A midnight peek into the Trophy Room of the New York City Explorers Club. (All photos: Steve Acres for Atlas Obscura)

On February 5, Atlas Obscura hosted guests at the Explorers Club, an international society and private clubhouse founded in 1904. A select group of attendees had the chance to wander the same halls and peruse the expansive collections of the club’s many illustrious members as part of the first ever overnight event for both the Explorers Club and Atlas Obscura. Guests gathered at 9 p.m. on Friday evening and departed at 9 a.m. the following morning.

Passing through different rooms and exhibits, the 50 guests had the chance to pore over such items as Thor Heyerdahl’s Kon-Tiki Globe, a yeti scalp, a stuffed whale penis, Teddy Roosevelt’s membership application (in which he casually lists U.S. President under ‘Positions Held’) and the Explorers Club flag that was carried to the moon by astronauts onboard Apollo 11.

Throughout the evening, guests attended talks, tours, and film screenings led by all manners of adventurers. Arctic explorer Christine Dennison gave a presentation with her husband, acclaimed ocean explorer Tim Taylor, about a sunken World War II submarine they located using an underwater robot; space science strategist Kellie Gerardi spoke about her time spent in isolation at the Mars Desert Research Station and her work in promoting space travel; while New York Times journalist Nicholas Kulish talked about what it was like reporting off-the-grid in the world’s youngest country: South Sudan. 

Guests mingled in the main lounge of the club. That wooden table was actually built from a hatch cover for the USS Explorer, one of only a few ships to survive the attack on Pearl Harbor.

In an expansive chamber known as the Trophy Room, guests came face to snout with taxidermic animals from lions to narwhals, many of them the work of naturalist Carl Akeley, the father of modern taxidermy. From there, they could crawl into a tent lined with furs, and tune into Yeti Dreamscape, an immersive installation featuring footage from Edmund Hillary’s quest to find a mythological creature.

Drinks and foodstuffs were served, stories were shared, and curiosity was sated. One could sip wine and wander about the plushly carpeted floors, admiring the building’s ornate woodwork and the oil paintings lining the six flights of stairs. At 3 a.m, guests tried some of the Explorers Club special scotch; right afterward Atlas Obscura staffers led attendees in a rousing trivia hour devoted to historic expeditions. Throughout the evening, drowsy guests took naps on mattresses provided by Oso Mattress. Most people, however, were still awake at 5 a.m, and a good number of the guests persevered until breakfast.

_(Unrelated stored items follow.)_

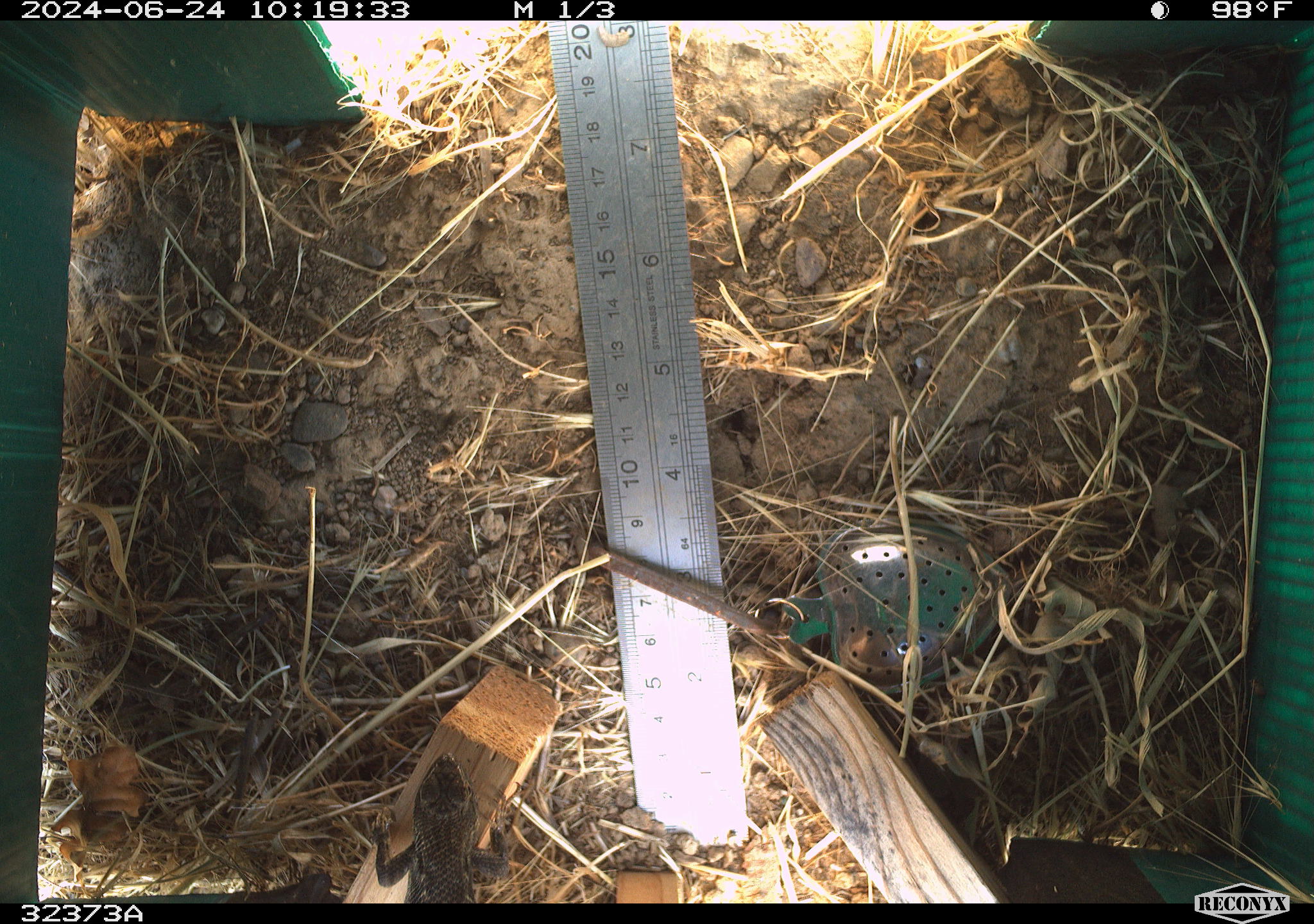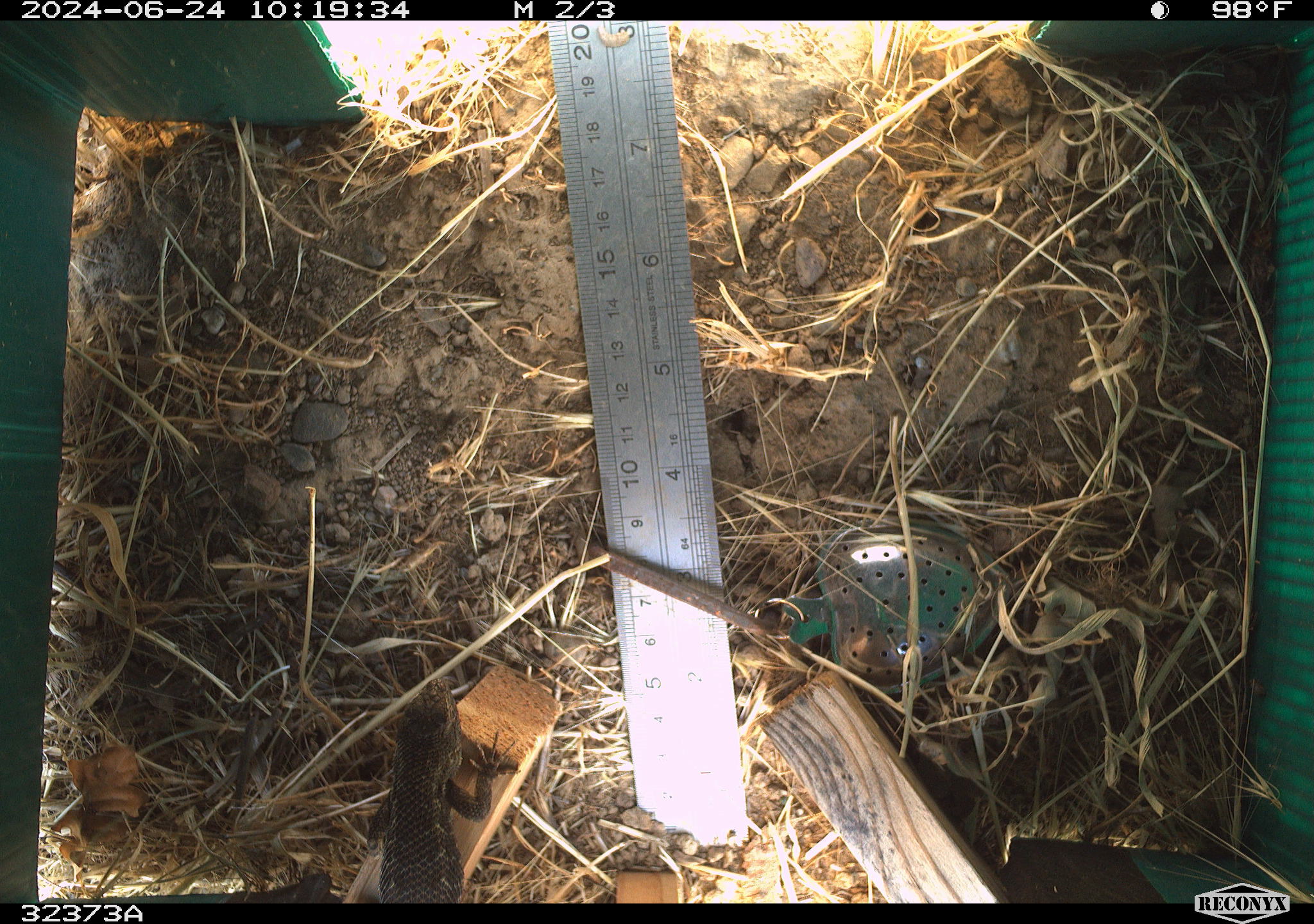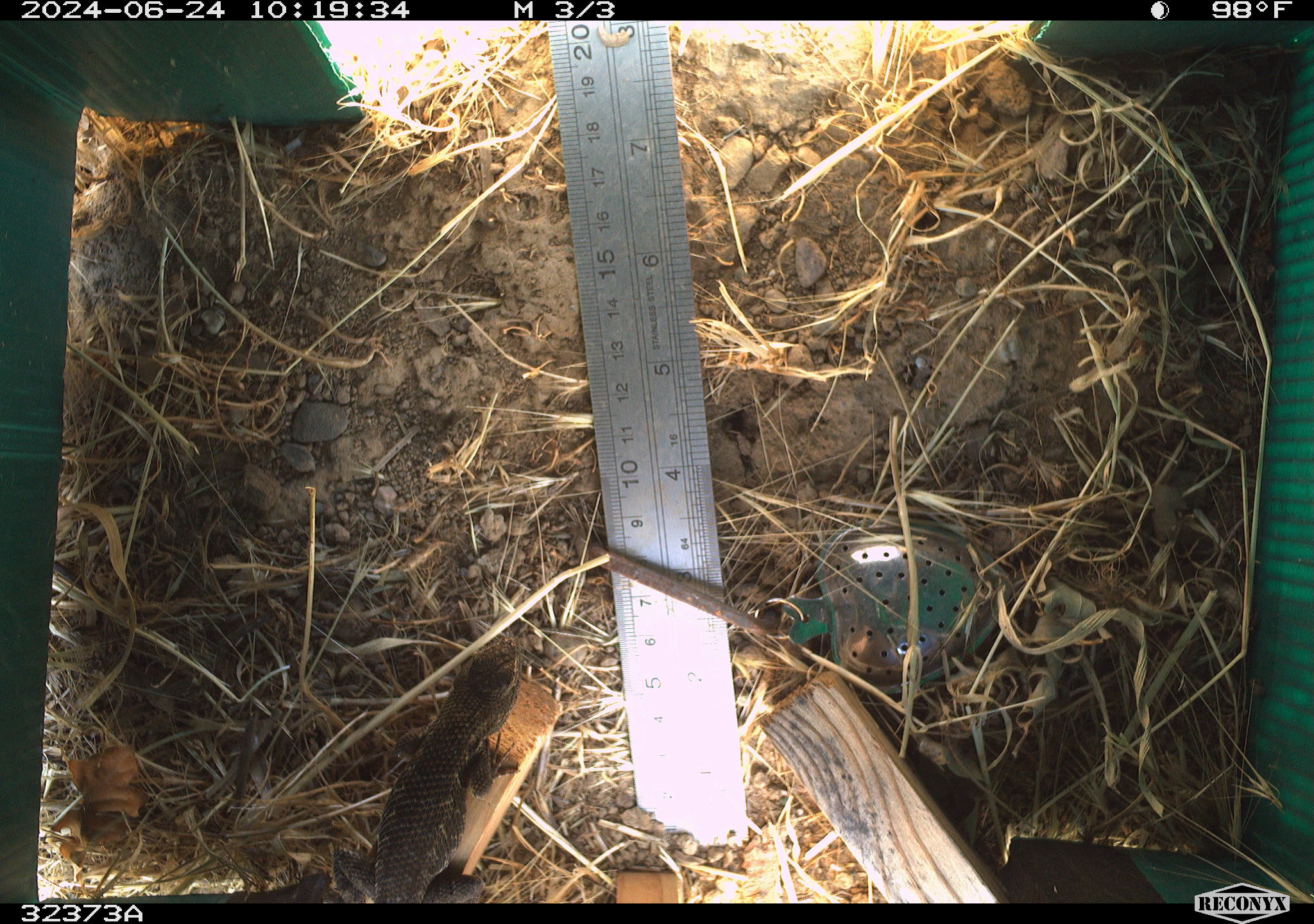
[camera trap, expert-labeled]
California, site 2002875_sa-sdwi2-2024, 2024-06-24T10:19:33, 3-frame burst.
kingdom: Animalia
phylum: Chordata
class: Reptilia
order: Squamata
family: Phrynosomatidae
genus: Sceloporus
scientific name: Sceloporus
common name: spiny lizards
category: sceloporus species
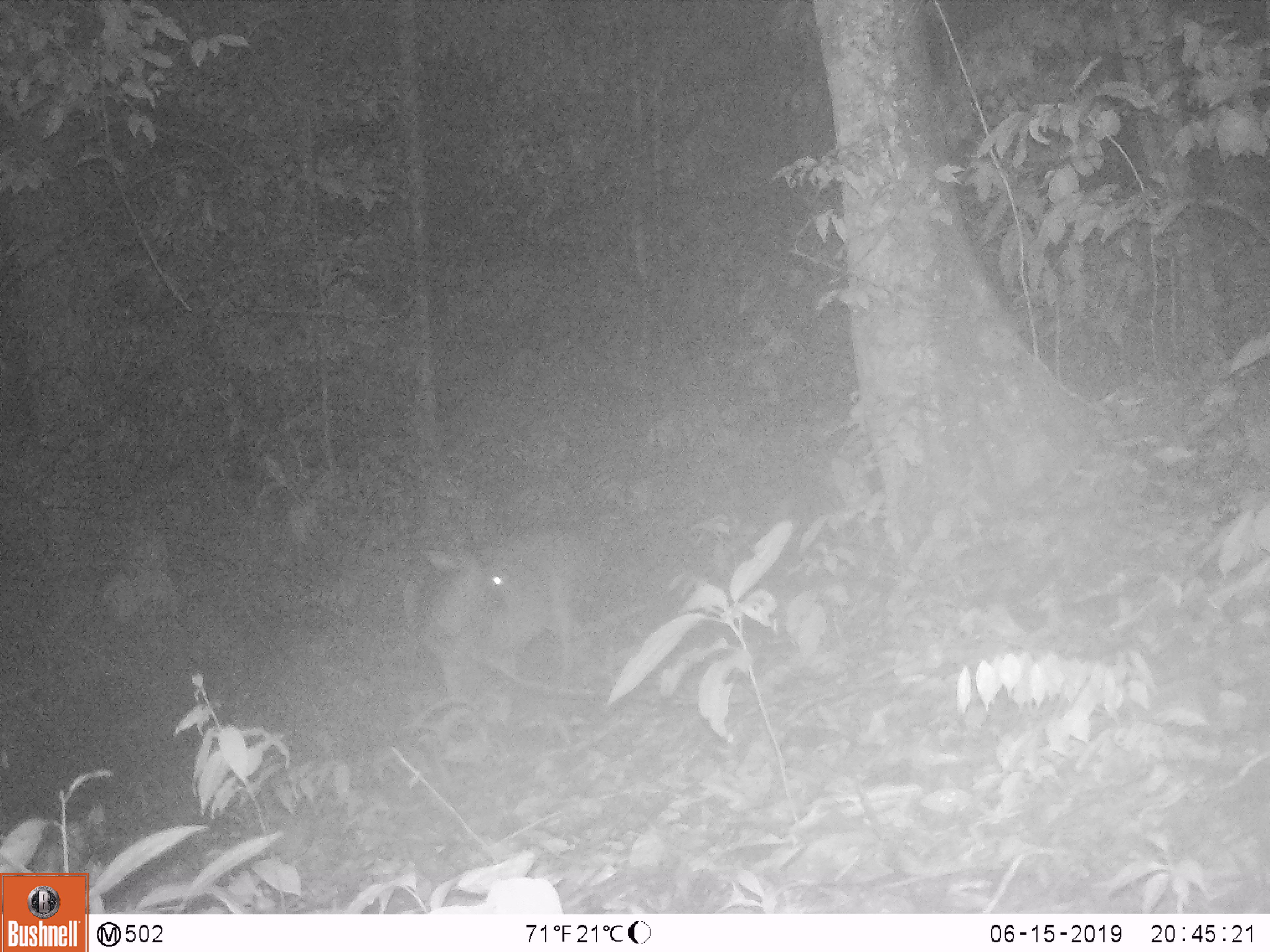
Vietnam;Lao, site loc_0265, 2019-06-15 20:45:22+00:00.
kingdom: Animalia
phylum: Chordata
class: Mammalia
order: Artiodactyla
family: Cervidae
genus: Rusa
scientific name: Rusa unicolor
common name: sambar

It’s not easy to become a member of this prestigious club—past members include the first explorers to visit the North and South Poles, highest and lowest points on earth, and the Moon. But for one night, a handful of inquisitive folks were able to share in their captivating sense of discovery.

Guests look up into the towering wooden staircase of the clubhouse building.

Adventure is out there! In this case, 12 straight hours of it right in the heart of Manhattan.

Explorers Club archivist Lacey Flint shares rare objects from the Club’s collections in the Roosevelt Room.

Atlas Obscura provided each guest with a booklet of intriguing objects held at the Explorers Club, such as the double-tusked elephant skull.

Libations might be considered another type of exploration.

Guests at the event ranged in age from their early 20s to their late 70s. You’d be surprised which ones lasted longer.

This pair of guests donned matching outfits for the evening in the spirit of adventure (the man shared that his coat was a $45 thrift shop find).

Johnnie Walker, Explorers’ Club Collection: Who doesn’t want to take a stroll down “The Spice Road”?

Arctic explorer and Explorers Club Fellow Christine Dennison spoke about being the first woman to scuba in the waters of the Northwest Passage and the Amazon’s Rio Negro. She now leads expeditions to the most remote corners of the world with her company Mad Dog Expeditions

The globe that club member Thor Heyerdahl used to plan his 1947 trip to Polynesia on the wooden Kon-Tiki raft.

Atlas Obscura staff writer Eric Grundhauser hosted an explorer trivia hour at 3 a.m.

The miniature Explorers Club flag taken to the moon aboard Apollo 11 in 1969.

Throughout the night, guests never stopped asking questions.

A gramophone belonging to antique phonograph DJ MAC, who plays music of the 1910s and 1920s.

Inuit mittens used by Matthew Henson on his 1906 North Pole expedition, a leather whip belonging to Roy Chapman Andrews, and other objects one might want to take on a dangerous adventure.

The rooms of the clubhouse are filled with all sorts of curious objects you’ve probably never seen before.

For those who made it through all 12 hours of the event, comfy mattresses allowed for much needed naps.